__SUPPLIED RECORDS__.

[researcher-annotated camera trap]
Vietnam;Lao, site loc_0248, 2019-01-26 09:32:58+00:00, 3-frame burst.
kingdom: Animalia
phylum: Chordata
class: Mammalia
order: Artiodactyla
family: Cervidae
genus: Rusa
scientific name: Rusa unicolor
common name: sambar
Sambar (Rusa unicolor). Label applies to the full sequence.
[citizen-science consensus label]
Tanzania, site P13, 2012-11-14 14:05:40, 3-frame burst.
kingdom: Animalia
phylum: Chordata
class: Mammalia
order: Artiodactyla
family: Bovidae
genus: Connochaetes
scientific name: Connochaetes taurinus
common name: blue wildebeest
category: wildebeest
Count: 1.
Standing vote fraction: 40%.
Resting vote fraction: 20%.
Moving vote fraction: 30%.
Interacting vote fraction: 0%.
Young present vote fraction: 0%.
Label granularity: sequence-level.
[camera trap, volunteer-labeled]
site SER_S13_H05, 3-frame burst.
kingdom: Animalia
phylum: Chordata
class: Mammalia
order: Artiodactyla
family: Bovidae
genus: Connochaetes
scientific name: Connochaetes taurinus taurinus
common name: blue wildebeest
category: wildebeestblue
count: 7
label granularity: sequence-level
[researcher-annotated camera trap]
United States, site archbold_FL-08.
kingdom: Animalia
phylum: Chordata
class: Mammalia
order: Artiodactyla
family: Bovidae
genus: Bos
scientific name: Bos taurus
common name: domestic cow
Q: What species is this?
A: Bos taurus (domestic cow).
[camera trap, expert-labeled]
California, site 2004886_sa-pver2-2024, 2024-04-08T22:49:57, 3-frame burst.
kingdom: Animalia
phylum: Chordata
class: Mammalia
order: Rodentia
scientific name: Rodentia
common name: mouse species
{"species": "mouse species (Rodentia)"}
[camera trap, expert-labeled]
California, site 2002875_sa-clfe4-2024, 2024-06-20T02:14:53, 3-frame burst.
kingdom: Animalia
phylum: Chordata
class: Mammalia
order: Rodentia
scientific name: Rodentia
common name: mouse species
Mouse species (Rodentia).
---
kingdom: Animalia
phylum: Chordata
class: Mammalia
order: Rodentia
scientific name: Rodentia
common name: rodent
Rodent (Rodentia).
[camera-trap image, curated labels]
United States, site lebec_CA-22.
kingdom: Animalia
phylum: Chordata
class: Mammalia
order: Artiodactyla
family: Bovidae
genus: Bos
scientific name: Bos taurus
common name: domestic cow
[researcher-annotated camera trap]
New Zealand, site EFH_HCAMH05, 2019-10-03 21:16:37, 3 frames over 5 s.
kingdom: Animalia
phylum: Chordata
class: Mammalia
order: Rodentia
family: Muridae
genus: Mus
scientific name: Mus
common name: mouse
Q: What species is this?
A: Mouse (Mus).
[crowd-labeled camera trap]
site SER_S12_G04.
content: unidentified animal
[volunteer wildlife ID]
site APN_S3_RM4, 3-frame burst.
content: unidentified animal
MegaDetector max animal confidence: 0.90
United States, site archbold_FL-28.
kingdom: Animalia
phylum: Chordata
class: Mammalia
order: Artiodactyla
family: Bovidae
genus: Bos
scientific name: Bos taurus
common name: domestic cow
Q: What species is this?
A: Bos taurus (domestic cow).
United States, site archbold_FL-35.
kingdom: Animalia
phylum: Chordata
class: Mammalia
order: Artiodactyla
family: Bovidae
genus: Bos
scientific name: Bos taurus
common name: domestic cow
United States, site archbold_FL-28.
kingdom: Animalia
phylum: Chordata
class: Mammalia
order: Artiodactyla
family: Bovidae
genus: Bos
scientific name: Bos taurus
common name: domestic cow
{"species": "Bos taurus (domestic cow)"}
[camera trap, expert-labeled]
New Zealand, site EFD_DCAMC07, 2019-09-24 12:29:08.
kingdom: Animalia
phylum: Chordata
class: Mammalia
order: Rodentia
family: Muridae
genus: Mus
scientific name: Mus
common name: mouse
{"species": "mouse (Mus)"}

__AIM OF THE TASK__. Scan the listing for the word "burst". Copy every line in which it appears.

__ANSWER BOX__.
Vietnam;Lao, site loc_0248, 2019-01-26 09:32:58+00:00, 3-frame burst.
Tanzania, site P13, 2012-11-14 14:05:40, 3-frame burst.
site SER_S13_H05, 3-frame burst.
California, site 2004886_sa-pver2-2024, 2024-04-08T22:49:57, 3-frame burst.
California, site 2002875_sa-clfe4-2024, 2024-06-20T02:14:53, 3-frame burst.
site APN_S3_RM4, 3-frame burst.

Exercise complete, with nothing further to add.